There will be six assignments, one essay, and two exams (a mid-term exam and a final exam). The mid-term will consist of the material covered in the first half of the class, and the final will be comprehensive, but with a greater emphasis on the contents covered in the second half of the class.

A tentative schedule for the entire semester is posted on the schedule page. Readings and assignments may change up to one week in advance of their due dates.

Given that assignments and the exams address the material covered in class, good attendance is essential for doing well in this class.


Homeworks (40%): Six assignments. Homework assignments are due by the beginning of class. No late homeworks will be accepted. The lowest grade will be dropped, so each homework that counts is worth 8%.

Essay (15%): A 1000-1500 word essay on a topic dealing with the social implications of computational applications for language.

Mid-term Exam (20%): There will be a mid-term exam in class on February 26 over the material covered in class up to February 14.

Final Exam (25%): The final exam will be given during finals week and will cover all course material.

Grades will be assigned using the standard OSU scale.


We'll be using the Carmen system for the schedule, homework and reading assignments.
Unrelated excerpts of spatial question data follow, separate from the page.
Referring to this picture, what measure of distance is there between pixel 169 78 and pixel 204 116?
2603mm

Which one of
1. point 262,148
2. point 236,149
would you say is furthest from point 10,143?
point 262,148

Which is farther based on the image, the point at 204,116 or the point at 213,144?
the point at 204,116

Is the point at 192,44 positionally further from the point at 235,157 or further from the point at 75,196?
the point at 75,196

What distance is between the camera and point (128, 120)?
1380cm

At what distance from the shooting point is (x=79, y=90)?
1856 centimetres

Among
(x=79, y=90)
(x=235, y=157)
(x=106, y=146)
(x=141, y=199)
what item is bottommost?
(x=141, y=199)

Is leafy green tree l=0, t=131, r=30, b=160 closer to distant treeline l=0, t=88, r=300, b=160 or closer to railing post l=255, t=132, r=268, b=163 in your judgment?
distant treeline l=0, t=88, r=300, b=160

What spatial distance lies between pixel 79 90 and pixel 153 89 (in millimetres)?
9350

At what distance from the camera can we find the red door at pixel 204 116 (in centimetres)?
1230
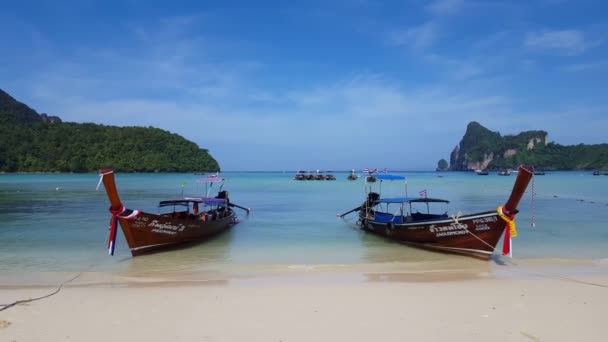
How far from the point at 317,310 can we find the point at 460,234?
675cm

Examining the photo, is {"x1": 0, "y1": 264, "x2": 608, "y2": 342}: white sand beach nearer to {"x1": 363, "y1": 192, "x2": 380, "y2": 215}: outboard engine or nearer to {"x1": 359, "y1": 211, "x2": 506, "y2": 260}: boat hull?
{"x1": 359, "y1": 211, "x2": 506, "y2": 260}: boat hull

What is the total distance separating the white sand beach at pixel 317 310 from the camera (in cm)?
612

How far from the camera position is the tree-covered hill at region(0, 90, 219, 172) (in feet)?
371

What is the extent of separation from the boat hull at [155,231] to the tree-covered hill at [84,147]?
116m

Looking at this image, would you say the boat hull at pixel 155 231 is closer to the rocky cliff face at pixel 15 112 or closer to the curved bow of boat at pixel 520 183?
the curved bow of boat at pixel 520 183

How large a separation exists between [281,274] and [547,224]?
616 inches

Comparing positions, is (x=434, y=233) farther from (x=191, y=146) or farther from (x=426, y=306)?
(x=191, y=146)

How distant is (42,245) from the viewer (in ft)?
48.1

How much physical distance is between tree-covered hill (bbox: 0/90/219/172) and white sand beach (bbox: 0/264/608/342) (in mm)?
122065

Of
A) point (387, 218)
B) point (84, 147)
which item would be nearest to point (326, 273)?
point (387, 218)

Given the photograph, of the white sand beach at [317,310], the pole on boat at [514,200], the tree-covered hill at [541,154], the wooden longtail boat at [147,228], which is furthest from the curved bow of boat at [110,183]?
the tree-covered hill at [541,154]

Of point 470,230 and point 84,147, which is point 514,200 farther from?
point 84,147

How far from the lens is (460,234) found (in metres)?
12.4

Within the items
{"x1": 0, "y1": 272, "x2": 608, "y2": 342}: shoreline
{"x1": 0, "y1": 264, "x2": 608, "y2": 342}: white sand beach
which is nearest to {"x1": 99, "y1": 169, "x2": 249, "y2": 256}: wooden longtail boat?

There will also be discussion forums for posting questions and providing feedback (comments, complaints or ideas) during the course, anonymously if desired.
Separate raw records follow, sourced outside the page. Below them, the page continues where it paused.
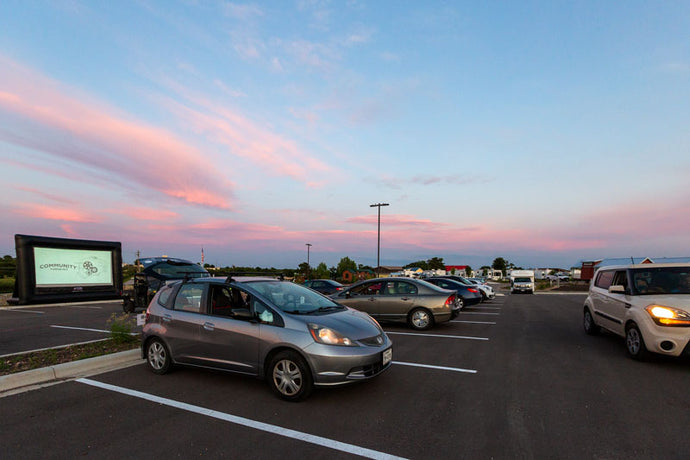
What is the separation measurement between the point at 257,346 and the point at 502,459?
9.98 feet

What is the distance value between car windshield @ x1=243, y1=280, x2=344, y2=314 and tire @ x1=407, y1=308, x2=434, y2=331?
4.54 m

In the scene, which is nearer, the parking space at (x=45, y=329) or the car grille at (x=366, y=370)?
the car grille at (x=366, y=370)

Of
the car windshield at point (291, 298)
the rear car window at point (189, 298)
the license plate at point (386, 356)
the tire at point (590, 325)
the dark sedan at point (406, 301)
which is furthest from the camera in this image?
the dark sedan at point (406, 301)

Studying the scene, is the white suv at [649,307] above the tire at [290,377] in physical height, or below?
above

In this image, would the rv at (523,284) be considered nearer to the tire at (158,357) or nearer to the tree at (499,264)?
the tire at (158,357)

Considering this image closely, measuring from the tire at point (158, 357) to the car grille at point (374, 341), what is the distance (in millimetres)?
3150

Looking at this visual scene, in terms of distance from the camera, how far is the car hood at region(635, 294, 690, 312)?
19.3 ft

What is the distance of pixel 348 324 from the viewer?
4.97m

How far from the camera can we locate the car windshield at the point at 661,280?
6551 millimetres

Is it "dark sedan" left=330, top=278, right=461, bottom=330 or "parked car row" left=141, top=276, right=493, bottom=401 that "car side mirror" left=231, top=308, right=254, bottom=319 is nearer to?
"parked car row" left=141, top=276, right=493, bottom=401

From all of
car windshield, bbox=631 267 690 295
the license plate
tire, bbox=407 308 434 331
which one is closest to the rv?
tire, bbox=407 308 434 331

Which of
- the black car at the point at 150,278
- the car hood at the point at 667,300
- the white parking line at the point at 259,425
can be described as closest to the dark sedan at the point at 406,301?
the car hood at the point at 667,300

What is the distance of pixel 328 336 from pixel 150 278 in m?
10.4

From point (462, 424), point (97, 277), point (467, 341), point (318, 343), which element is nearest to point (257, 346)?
point (318, 343)
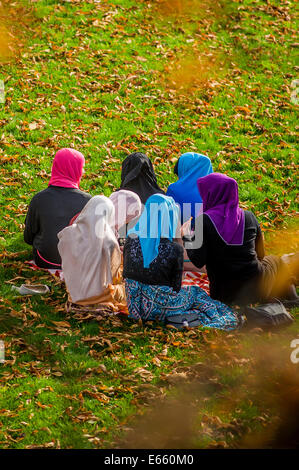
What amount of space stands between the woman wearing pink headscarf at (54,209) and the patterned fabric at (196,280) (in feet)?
5.46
Materials for in-class activities for each unit will be posted on Carmen, as will the slides presented in class. These slides are meant to aid classroom discussion and cannot replace actually being in class. Other readings may also be assigned periodically.

The course satisfies the GEC category 1B2 (formerly 2B), Mathematical and Logical Analysis. It does so by using natural language systems to motivate students to exercise and develop a range of basic skills in formal and computational analysis. The course philosophy is to ground abstract concepts in real world examples. We introduce strings, regular expressions, finite-state and context-free grammars, as well as algorithms defined over these structures and techniques for probing and evaluating systems that rely on these algorithms. The course goes beyond merely subjective evaluation of systems, emphasizing analysis and reasoning to draw and argue for valid conclusions about the design, capabilities and behavior of natural language systems. This course does not cover speech (audio) or statistical analysis in depth.